**Required task:**
Can you reproduce the lines from the one containing "Across the items listed as" through the one containing "which is closest to [797,67]?", substituting "nearest" for "closest" and keeping everything else the same?

::::::::

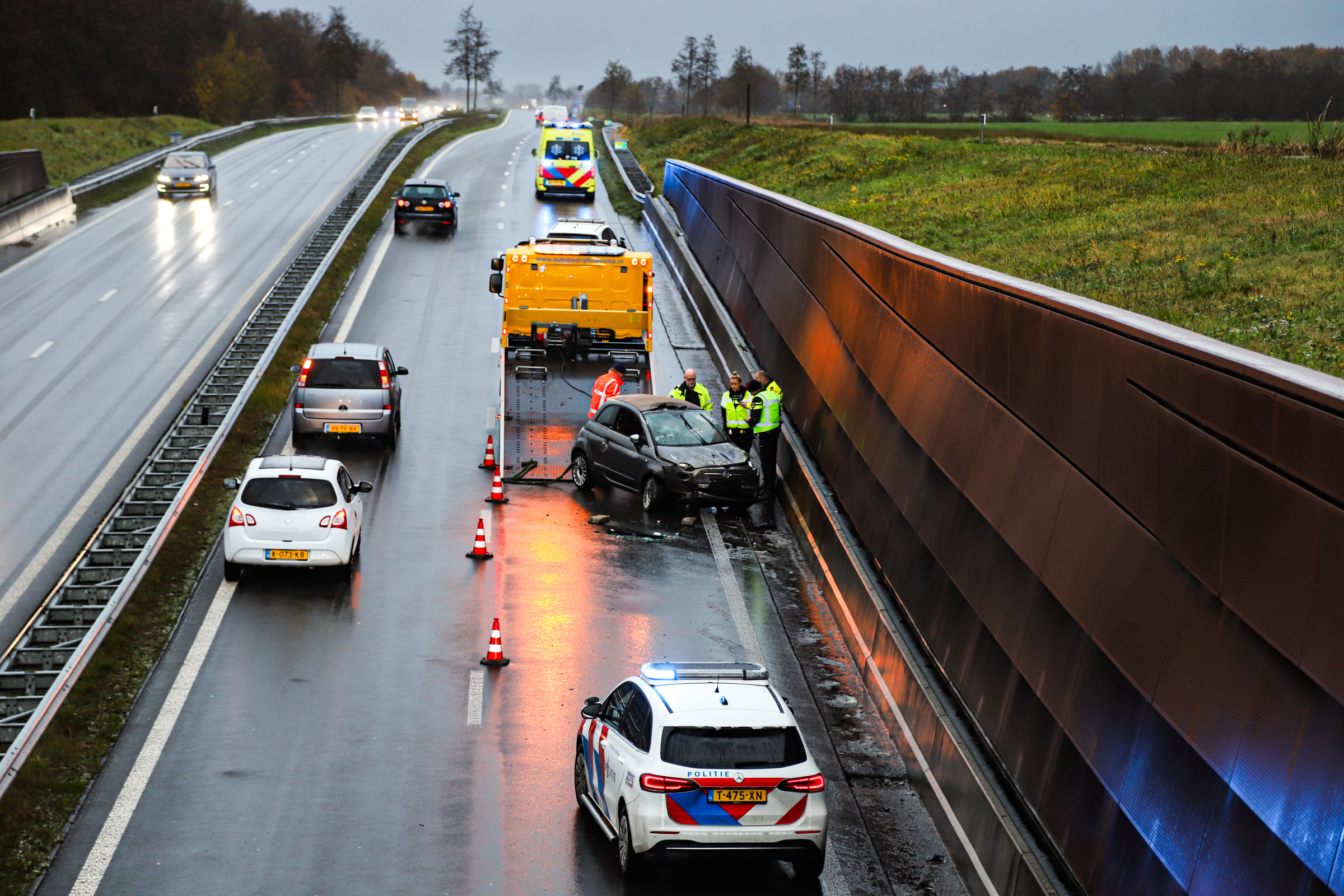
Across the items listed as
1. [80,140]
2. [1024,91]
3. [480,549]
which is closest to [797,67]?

::::::::

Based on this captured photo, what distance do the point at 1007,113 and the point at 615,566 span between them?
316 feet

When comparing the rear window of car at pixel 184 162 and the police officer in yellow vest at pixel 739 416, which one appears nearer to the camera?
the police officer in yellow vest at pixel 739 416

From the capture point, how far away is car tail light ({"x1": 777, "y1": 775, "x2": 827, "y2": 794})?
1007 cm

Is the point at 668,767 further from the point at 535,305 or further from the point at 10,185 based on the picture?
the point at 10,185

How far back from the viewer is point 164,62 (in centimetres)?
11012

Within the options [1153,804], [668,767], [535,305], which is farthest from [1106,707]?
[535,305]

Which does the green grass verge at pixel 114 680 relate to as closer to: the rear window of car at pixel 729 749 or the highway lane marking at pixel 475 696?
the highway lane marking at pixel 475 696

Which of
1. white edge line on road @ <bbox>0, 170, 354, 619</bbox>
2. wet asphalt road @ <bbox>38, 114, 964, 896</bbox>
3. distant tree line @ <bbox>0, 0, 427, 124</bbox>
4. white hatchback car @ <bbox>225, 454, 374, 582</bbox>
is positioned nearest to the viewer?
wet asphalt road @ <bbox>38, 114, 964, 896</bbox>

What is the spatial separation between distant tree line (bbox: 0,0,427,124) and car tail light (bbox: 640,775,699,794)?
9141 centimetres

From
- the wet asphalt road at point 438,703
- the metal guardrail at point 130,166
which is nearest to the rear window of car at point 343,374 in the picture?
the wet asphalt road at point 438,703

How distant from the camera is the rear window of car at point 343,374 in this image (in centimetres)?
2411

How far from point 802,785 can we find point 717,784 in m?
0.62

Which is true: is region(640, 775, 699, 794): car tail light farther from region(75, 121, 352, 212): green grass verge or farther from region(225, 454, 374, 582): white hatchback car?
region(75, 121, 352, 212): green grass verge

::::::::

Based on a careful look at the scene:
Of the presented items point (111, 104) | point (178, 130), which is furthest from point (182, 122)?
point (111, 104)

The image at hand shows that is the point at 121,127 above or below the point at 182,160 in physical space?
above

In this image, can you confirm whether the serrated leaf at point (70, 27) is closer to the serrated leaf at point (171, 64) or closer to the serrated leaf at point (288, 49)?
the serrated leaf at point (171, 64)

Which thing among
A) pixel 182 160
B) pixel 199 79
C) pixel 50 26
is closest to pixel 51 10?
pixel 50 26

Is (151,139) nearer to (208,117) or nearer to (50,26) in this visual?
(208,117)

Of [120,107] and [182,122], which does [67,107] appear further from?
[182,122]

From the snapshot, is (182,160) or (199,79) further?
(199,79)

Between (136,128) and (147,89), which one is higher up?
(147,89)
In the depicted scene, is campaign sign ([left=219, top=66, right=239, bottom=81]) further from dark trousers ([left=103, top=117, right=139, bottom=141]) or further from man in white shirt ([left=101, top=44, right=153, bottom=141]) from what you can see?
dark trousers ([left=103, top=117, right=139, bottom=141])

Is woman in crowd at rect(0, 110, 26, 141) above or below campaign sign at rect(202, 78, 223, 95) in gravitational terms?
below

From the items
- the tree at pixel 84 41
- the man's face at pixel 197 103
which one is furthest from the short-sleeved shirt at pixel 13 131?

::::::::

**Solution to this exercise:**
Across the items listed as
1. [80,140]
2. [1024,91]
3. [480,549]
which is nearest to [797,67]?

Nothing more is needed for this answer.